Les œuvres non-quiètes de Michel Nedjar (featuring Alberto Giacometti à travers une expérience de pensée)

J’ai “découvert” l’œuvre de Michel Nedjar sur le stand de la Galerie Ritsch-Fisch, durant le Salon ST-ART (Strasbourg). Il y a quelque chose chez cet homme-là qui ne laisse pas d’inquiéter, mais le verbe « inquiéter » est trop direct, manquant de nuance ; donc, je dirais qu’il y a quelque chose de “non-quiet” dans ses œuvres, et spécialement dans ses sculptures. Tel que :    

Michel Nedjar, “assemblage de matériaux de récupération sur bouteille”, 32 x 16 x 19 cm, Galerie Ritsch-Fisch

On reconnaît un visage, une grosse bouche, des dents, un nez en super trompette, des yeux caves, une espèce de chignon.
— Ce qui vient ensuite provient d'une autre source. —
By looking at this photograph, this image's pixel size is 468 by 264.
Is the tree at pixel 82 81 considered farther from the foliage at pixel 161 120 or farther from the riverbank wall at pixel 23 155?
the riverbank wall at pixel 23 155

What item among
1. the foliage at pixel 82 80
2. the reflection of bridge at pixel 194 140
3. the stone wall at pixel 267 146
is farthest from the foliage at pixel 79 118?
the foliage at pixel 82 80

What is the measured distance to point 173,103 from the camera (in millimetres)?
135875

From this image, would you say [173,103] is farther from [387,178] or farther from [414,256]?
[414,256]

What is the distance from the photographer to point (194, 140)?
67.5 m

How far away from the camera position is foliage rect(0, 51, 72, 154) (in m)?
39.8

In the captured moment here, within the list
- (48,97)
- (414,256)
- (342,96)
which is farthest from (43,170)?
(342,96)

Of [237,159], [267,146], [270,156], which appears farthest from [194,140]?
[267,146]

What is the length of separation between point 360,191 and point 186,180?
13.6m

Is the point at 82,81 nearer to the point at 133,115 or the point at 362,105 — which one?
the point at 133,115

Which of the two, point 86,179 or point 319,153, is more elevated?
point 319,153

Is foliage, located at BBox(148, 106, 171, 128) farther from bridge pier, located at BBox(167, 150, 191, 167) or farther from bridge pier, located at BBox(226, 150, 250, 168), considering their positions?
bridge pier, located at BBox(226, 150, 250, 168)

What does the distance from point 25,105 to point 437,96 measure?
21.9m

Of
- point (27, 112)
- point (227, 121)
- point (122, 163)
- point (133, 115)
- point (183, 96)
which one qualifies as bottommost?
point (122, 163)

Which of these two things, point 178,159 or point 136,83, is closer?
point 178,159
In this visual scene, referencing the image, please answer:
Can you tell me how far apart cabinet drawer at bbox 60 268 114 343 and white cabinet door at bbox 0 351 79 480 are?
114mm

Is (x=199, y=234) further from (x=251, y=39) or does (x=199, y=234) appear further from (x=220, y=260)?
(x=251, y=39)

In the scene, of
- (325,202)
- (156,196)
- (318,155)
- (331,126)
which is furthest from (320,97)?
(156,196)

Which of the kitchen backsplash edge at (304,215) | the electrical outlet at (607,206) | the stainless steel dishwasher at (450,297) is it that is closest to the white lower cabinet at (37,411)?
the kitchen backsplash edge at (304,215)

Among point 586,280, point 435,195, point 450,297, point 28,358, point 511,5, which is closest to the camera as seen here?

C’est une femme. Elle fait peur. Le paradoxe de l’art brut, c’est que, souvent, on se dit que cela eût pu être fait par un enfant, un inculte, un “dévié”. On n’imagine pas une seconde que cette sculpture puisse être l’œuvre d’un Giacometti. Pourtant, quelle est la différence, fondamentalement ?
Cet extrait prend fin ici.